## Section du document
_ _ _ _
Intervention de Henri Verdier

Réunion du 9 juillet 2014 à 17h00
Commission de réflexion sur le droit et les libertés à l’âge du numérique

Henri Verdier :

Étant nouveau dans l'administration et ne connaissant pas l'étendue de mon devoir de réserve, je vais parler en mon nom propre.

Au fond, le mouvement open data, qui se cherche et donc évolue, est le produit du télescopage entre une tradition – que nous aimons faire remonter à la Déclaration des droits de l'homme et du citoyen – et du web 2.0. La complexité vient de là. La France a une longue tradition de la redevabilité de l'action publique, malgré bien des lacunes en la matière. L'article 15 de la Déclaration des droits de l'homme et du citoyen, reprise en préambule de notre Constitution, dispose que « la Société a le droit de demander compte à tout agent public de son administration. » C'est sur ce fondement qu'a été construit un socle de redevabilité, en plusieurs étapes dont certaines sont magnifiques. La France est ainsi le premier pays au monde à avoir considéré, en ventôse an II, que les Archives nationales avaient pour mission de communiquer des informations au public ; elle s'est ensuite dotée d'un service de l'information statistique. Quant aux rapports de la Cour des comptes, ils sont publics depuis cent ans. Toutefois, cette tradition porte peut-être en elle-même une limite : les citoyens pouvant requérir pour savoir si l'administration a bien fait son travail, leur démarche tend à être précontentieuse.

Cette tradition est donc à la fois belle et limitée, surtout si l'on ajoute les verrous que l'administration met en place, mais, sur le temps long, les choses progressent. Nous venons par exemple d'apprendre que la Haute Autorité pour la transparence de la vie publique (HATVP) mettrait ses informations en open data, après avis favorable de la CNIL, cela pour les raisons que Serge Daël a rappelées : toutes les données à caractère personnel ne sont pas forcément du ressort de la vie privée, notamment quand elles concernent un personnage public ou d'un agent public.
_ _ _ _
## Contenu des données
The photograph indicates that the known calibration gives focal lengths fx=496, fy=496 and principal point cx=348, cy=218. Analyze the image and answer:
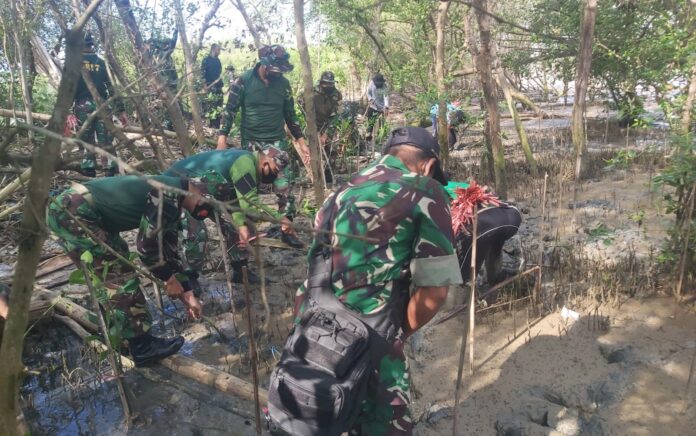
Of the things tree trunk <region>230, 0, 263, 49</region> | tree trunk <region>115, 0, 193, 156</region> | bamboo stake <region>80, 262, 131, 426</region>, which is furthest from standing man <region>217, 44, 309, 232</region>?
tree trunk <region>230, 0, 263, 49</region>

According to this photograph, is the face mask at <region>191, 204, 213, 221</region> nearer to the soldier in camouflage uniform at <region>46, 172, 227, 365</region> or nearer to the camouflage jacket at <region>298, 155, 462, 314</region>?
the soldier in camouflage uniform at <region>46, 172, 227, 365</region>

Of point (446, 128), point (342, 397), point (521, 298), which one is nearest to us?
point (342, 397)

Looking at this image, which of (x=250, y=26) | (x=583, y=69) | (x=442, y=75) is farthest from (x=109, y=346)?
(x=250, y=26)

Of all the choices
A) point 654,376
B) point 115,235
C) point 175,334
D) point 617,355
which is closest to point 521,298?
point 617,355

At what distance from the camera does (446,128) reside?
653cm

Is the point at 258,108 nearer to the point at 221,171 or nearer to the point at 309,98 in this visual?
the point at 309,98

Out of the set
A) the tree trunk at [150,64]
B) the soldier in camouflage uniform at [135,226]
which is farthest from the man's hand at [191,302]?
the tree trunk at [150,64]

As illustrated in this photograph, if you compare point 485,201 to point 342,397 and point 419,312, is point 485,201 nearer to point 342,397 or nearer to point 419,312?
point 419,312

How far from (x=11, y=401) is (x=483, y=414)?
2281 millimetres

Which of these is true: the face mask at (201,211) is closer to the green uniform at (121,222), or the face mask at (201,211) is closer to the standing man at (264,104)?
the green uniform at (121,222)

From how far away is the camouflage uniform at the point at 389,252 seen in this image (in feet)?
5.91

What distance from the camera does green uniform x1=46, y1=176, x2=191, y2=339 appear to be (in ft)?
9.96

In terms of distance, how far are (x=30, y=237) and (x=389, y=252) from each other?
1174mm

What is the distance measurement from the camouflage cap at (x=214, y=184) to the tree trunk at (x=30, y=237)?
5.30 ft
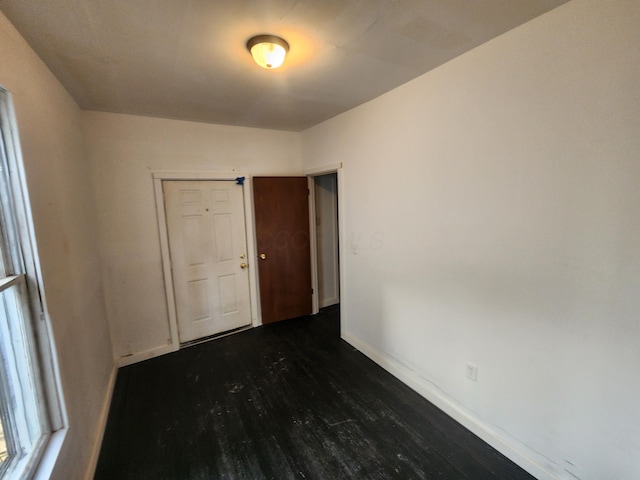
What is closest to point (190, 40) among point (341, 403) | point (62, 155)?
point (62, 155)

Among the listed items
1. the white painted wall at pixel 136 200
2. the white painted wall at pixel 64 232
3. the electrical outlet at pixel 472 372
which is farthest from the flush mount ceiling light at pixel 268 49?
the electrical outlet at pixel 472 372

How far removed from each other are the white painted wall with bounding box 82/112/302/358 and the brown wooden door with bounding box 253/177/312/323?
710 millimetres

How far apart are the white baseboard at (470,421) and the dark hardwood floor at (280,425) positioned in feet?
0.17

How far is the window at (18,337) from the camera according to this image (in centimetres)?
117

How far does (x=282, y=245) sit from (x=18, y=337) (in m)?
2.57

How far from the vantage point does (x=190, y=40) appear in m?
1.50

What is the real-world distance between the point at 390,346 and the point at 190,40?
272cm

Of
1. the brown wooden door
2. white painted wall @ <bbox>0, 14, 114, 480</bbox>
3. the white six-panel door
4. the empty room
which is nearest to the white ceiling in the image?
the empty room

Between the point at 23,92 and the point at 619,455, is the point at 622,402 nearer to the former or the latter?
the point at 619,455

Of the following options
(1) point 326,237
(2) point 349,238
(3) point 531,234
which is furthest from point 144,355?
(3) point 531,234

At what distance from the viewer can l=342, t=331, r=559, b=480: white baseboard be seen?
1593mm

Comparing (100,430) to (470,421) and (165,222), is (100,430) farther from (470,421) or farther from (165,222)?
(470,421)

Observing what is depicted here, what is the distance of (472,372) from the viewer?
1918mm

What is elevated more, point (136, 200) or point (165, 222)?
point (136, 200)
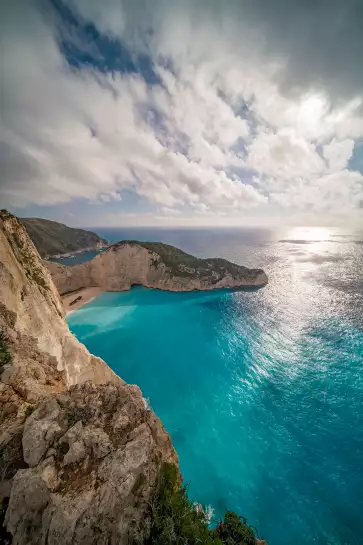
_ _ _ _
## Liste des tâches
1. Reproduisez fidèlement le passage de l'intervention de Henri Verdier qui va de « Réunion du 9 » jusqu'à « mon nom propre. ».
2. Répondez brièvement à chacune de ces questions à partir de l'intervention de Henri Verdier.
(a) Depuis combien de temps les rapports de la Cour des comptes sont-ils publics ?
(b) Quel article de la Déclaration des droits de l'homme et du citoyen est cité ?
(c) Quelle autorité mettrait ses informations en open data ?

## Vos réponses rédigées
1.
Réunion du 9 juillet 2014 à 17h00
Commission de réflexion sur le droit et les libertés à l’âge du numérique

Henri Verdier :

Étant nouveau dans l'administration et ne connaissant pas l'étendue de mon devoir de réserve, je vais parler en mon nom propre.

2.
(a) Depuis cent ans.
(b) L'article 15.
(c) La Haute Autorité pour la transparence de la vie publique (HATVP).